15. In view of the above, we find no illegality with the High Court Division in making the Rule absolute in the terms as quoted hereinbefore and therefore, no interference is called for with the impugned judgment and order. However, we endorse the observations of the High Court Division that “It may however be mentioned that if the VAT authority may have any justifiable ‘demand against the petitioner, they can raise and get adjudicated the same in accordance with the provisions of the VAT Act. But they cannot adjust any disputed amount, which was never adjudicated under Section 55 of the VAT Act.” We also put our disapproval of the inaction of the concerned VAT authority on record in sitting over the applications filed by the writ-petitioner for cancellation of VAT registration and for fund of their due. It needs to be mentioned that more than 6(six years) 4(four) months elapsed from 29-11-2001 (on which date the writ-petitioner filed the application to the Superintendent for cancellation of VAT registration after closure of the mills finally since 4-1-11999) till the pronouncement of the judgment by the High Court Division, but the application for cancellation of the VAT registration was not disposed of till then.

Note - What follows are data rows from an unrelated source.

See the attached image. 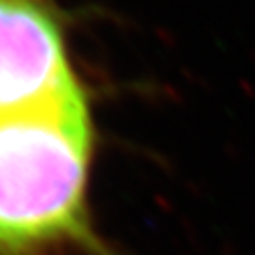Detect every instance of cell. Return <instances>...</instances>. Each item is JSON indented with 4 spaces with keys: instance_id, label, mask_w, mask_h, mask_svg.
Listing matches in <instances>:
<instances>
[{
    "instance_id": "2",
    "label": "cell",
    "mask_w": 255,
    "mask_h": 255,
    "mask_svg": "<svg viewBox=\"0 0 255 255\" xmlns=\"http://www.w3.org/2000/svg\"><path fill=\"white\" fill-rule=\"evenodd\" d=\"M83 91L53 0H0V114Z\"/></svg>"
},
{
    "instance_id": "1",
    "label": "cell",
    "mask_w": 255,
    "mask_h": 255,
    "mask_svg": "<svg viewBox=\"0 0 255 255\" xmlns=\"http://www.w3.org/2000/svg\"><path fill=\"white\" fill-rule=\"evenodd\" d=\"M87 95L0 114V255H118L93 223Z\"/></svg>"
}]
</instances>
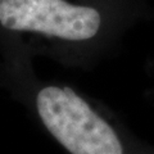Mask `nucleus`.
<instances>
[{"label": "nucleus", "instance_id": "1", "mask_svg": "<svg viewBox=\"0 0 154 154\" xmlns=\"http://www.w3.org/2000/svg\"><path fill=\"white\" fill-rule=\"evenodd\" d=\"M36 107L45 127L71 154H123L110 125L72 89L46 86Z\"/></svg>", "mask_w": 154, "mask_h": 154}, {"label": "nucleus", "instance_id": "2", "mask_svg": "<svg viewBox=\"0 0 154 154\" xmlns=\"http://www.w3.org/2000/svg\"><path fill=\"white\" fill-rule=\"evenodd\" d=\"M100 21L96 9L66 0H0V25L12 31L82 41L98 33Z\"/></svg>", "mask_w": 154, "mask_h": 154}]
</instances>
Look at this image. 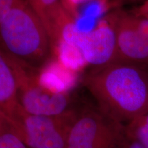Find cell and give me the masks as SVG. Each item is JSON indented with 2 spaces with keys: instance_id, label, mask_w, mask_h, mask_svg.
Wrapping results in <instances>:
<instances>
[{
  "instance_id": "1",
  "label": "cell",
  "mask_w": 148,
  "mask_h": 148,
  "mask_svg": "<svg viewBox=\"0 0 148 148\" xmlns=\"http://www.w3.org/2000/svg\"><path fill=\"white\" fill-rule=\"evenodd\" d=\"M83 83L98 108L122 124L148 112V72L145 65L116 59L94 68Z\"/></svg>"
},
{
  "instance_id": "2",
  "label": "cell",
  "mask_w": 148,
  "mask_h": 148,
  "mask_svg": "<svg viewBox=\"0 0 148 148\" xmlns=\"http://www.w3.org/2000/svg\"><path fill=\"white\" fill-rule=\"evenodd\" d=\"M0 50L11 63L37 73L52 57L50 36L25 0H17L0 23Z\"/></svg>"
},
{
  "instance_id": "3",
  "label": "cell",
  "mask_w": 148,
  "mask_h": 148,
  "mask_svg": "<svg viewBox=\"0 0 148 148\" xmlns=\"http://www.w3.org/2000/svg\"><path fill=\"white\" fill-rule=\"evenodd\" d=\"M125 125L97 106L77 110L68 133L66 148H121L126 140Z\"/></svg>"
},
{
  "instance_id": "4",
  "label": "cell",
  "mask_w": 148,
  "mask_h": 148,
  "mask_svg": "<svg viewBox=\"0 0 148 148\" xmlns=\"http://www.w3.org/2000/svg\"><path fill=\"white\" fill-rule=\"evenodd\" d=\"M77 110L58 116L34 115L18 103L10 114L4 115L28 148H66L68 133Z\"/></svg>"
},
{
  "instance_id": "5",
  "label": "cell",
  "mask_w": 148,
  "mask_h": 148,
  "mask_svg": "<svg viewBox=\"0 0 148 148\" xmlns=\"http://www.w3.org/2000/svg\"><path fill=\"white\" fill-rule=\"evenodd\" d=\"M11 63V62H10ZM12 64L18 80V104L31 114L58 116L77 110L69 91L58 92L41 84L38 73Z\"/></svg>"
},
{
  "instance_id": "6",
  "label": "cell",
  "mask_w": 148,
  "mask_h": 148,
  "mask_svg": "<svg viewBox=\"0 0 148 148\" xmlns=\"http://www.w3.org/2000/svg\"><path fill=\"white\" fill-rule=\"evenodd\" d=\"M60 40L76 47L85 63L95 67L106 65L117 58L115 32L109 21L99 22L95 28L86 32L79 31L73 23L68 24Z\"/></svg>"
},
{
  "instance_id": "7",
  "label": "cell",
  "mask_w": 148,
  "mask_h": 148,
  "mask_svg": "<svg viewBox=\"0 0 148 148\" xmlns=\"http://www.w3.org/2000/svg\"><path fill=\"white\" fill-rule=\"evenodd\" d=\"M109 19L116 35V59L148 64V18L119 11Z\"/></svg>"
},
{
  "instance_id": "8",
  "label": "cell",
  "mask_w": 148,
  "mask_h": 148,
  "mask_svg": "<svg viewBox=\"0 0 148 148\" xmlns=\"http://www.w3.org/2000/svg\"><path fill=\"white\" fill-rule=\"evenodd\" d=\"M49 34L53 47H57L66 25L72 23L71 16L61 0H25Z\"/></svg>"
},
{
  "instance_id": "9",
  "label": "cell",
  "mask_w": 148,
  "mask_h": 148,
  "mask_svg": "<svg viewBox=\"0 0 148 148\" xmlns=\"http://www.w3.org/2000/svg\"><path fill=\"white\" fill-rule=\"evenodd\" d=\"M18 80L13 66L0 50V112L8 115L18 104Z\"/></svg>"
},
{
  "instance_id": "10",
  "label": "cell",
  "mask_w": 148,
  "mask_h": 148,
  "mask_svg": "<svg viewBox=\"0 0 148 148\" xmlns=\"http://www.w3.org/2000/svg\"><path fill=\"white\" fill-rule=\"evenodd\" d=\"M127 137L132 138L148 148V112L135 118L125 125Z\"/></svg>"
},
{
  "instance_id": "11",
  "label": "cell",
  "mask_w": 148,
  "mask_h": 148,
  "mask_svg": "<svg viewBox=\"0 0 148 148\" xmlns=\"http://www.w3.org/2000/svg\"><path fill=\"white\" fill-rule=\"evenodd\" d=\"M0 114L3 117L5 127L0 132V148H28L6 116L1 112Z\"/></svg>"
},
{
  "instance_id": "12",
  "label": "cell",
  "mask_w": 148,
  "mask_h": 148,
  "mask_svg": "<svg viewBox=\"0 0 148 148\" xmlns=\"http://www.w3.org/2000/svg\"><path fill=\"white\" fill-rule=\"evenodd\" d=\"M17 0H0V23L8 14Z\"/></svg>"
},
{
  "instance_id": "13",
  "label": "cell",
  "mask_w": 148,
  "mask_h": 148,
  "mask_svg": "<svg viewBox=\"0 0 148 148\" xmlns=\"http://www.w3.org/2000/svg\"><path fill=\"white\" fill-rule=\"evenodd\" d=\"M134 13L138 16L148 18V0H146L143 4L138 7Z\"/></svg>"
},
{
  "instance_id": "14",
  "label": "cell",
  "mask_w": 148,
  "mask_h": 148,
  "mask_svg": "<svg viewBox=\"0 0 148 148\" xmlns=\"http://www.w3.org/2000/svg\"><path fill=\"white\" fill-rule=\"evenodd\" d=\"M82 1H84V0H63V3L66 8V7L75 6V5L78 4L79 3L82 2Z\"/></svg>"
}]
</instances>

When the application for cancellation of the VAT registration was filed tender section 19(1) of the VAT Act, it was the I duty of the concerned VAT authority to move in the matter and give his decision. The concerned VAT authority must have remembered that he, being a Government functionary, was duty bound to act as per the dictate of law this way or that way and, for no reason and logic, he could just sit over the matter.
With the above observations, this petition is dismissed.